Text excerpt:
↓↓↓
However, the nuclear thickness differs significantly between mature and hypermature cataracts, the nuclear diameter remain same in the two groups. Thus there seems to be increase in nuclear thickness than diameter as cataract advances to late stages.
Among the three types described by Brazitikos et al in their study, type I with liquefied cortex and type III with fibrosed shrunken capsule would fit into clinical definition of hypermature cataract.8 Type II was described with “ voluminous ” nucleus and solid cortex, and would fit into definition of mature cataract. In this study though the two clinical types of mature and hypermature cataract were used. The finding of larger nuclear and lens thickness in mature cataract than hypermature cataract agrees with the findings of Brazitikos et al. They also noted higher mean phacoemulsification time and energy in type II and type III white cataracts. Thus it is logical to conclude that the larger nucleus seen in mature cataract usually is denser and can have more chances of complications in phacoemulsification. A preoperative knowledge of the nuclear thickness would be helpful to surgeon to plan proper technique and fluidics parameter to use for these difficult cases. Some cases always end up in the other group than the preoperative diagnosis. Thus it is better to prepare for phacoemulsification of mature cataracts in case of white cataracts, as mature cataract would have thicker and denser nucleus and minimal epinuclear support. It should also be noted that the nucleus in hypermature cataract can be quite thin (lowest value of 2.66 mm in present study) and emulsification parameters adjusted accordingly.
↑↑↑
Exercise tasks:
[1] Return, word for word, the part of the cataract excerpt that begins at the words "However, the nuclear" and stops after the words "to late stages.".
[2] Supply the next part of the excerpt on nuclear thickness in mature and hypermature cataracts, starting after its final sentence.

Records shown:
↓↓↓
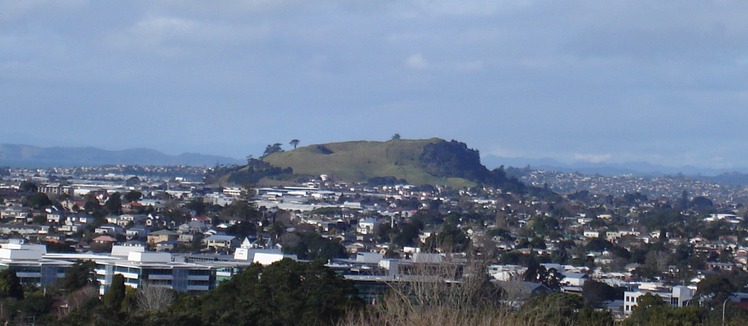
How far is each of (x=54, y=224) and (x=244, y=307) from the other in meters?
36.1

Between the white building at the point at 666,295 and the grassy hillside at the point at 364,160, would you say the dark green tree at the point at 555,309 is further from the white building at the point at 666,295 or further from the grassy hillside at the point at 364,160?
the grassy hillside at the point at 364,160

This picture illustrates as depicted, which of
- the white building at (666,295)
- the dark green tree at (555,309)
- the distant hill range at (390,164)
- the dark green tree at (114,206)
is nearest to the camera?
↑↑↑
Answers to the exercises:
[1]
However, the nuclear thickness differs significantly between mature and hypermature cataracts, the nuclear diameter remain same in the two groups. Thus there seems to be increase in nuclear thickness than diameter as cataract advances to late stages.

[2]
Day et al study covering 180 thousand eyes from 28 centers in the United Kingdom concluded that white cataracts are more common at extremes of age. But in our study the mean axial length in both groups was in normal range with all the eyes within 22-26 mm range. The possible reason for this disparity could be small sample size of present study and higher prevalence of white cataract in India.2,3
The limitations of this study include small sample size, single surgeon handling both surgery and recording of data. A larger sample size is required to create normative data for nuclear size in white cataracts.
Conclusions
Though it is easy to diagnose a white cataract, these cases pose special challenges during surgical removal. In case of mature cataract, the nuclear thickness can be about 3.2 mm to 4.4 mm and in hypermature cataract it is between 2.7 mm to 4 mm. The lens and nucleus in mature cataract are thicker than hypermature cataract thus indicating need to use higher machine parameters. On the other hand the lens and nucleus are thinner in hypermature cataract. This requires lower setting of parameters during phacoemulsification. As there is a thin nucleus with liquefied cortex, all intraocular manipulations should be gentle in such cases. Only definitive way to confirm the hypermature stage is at the time of capsulorhexis when liquefied cortical matter egresses form the lens.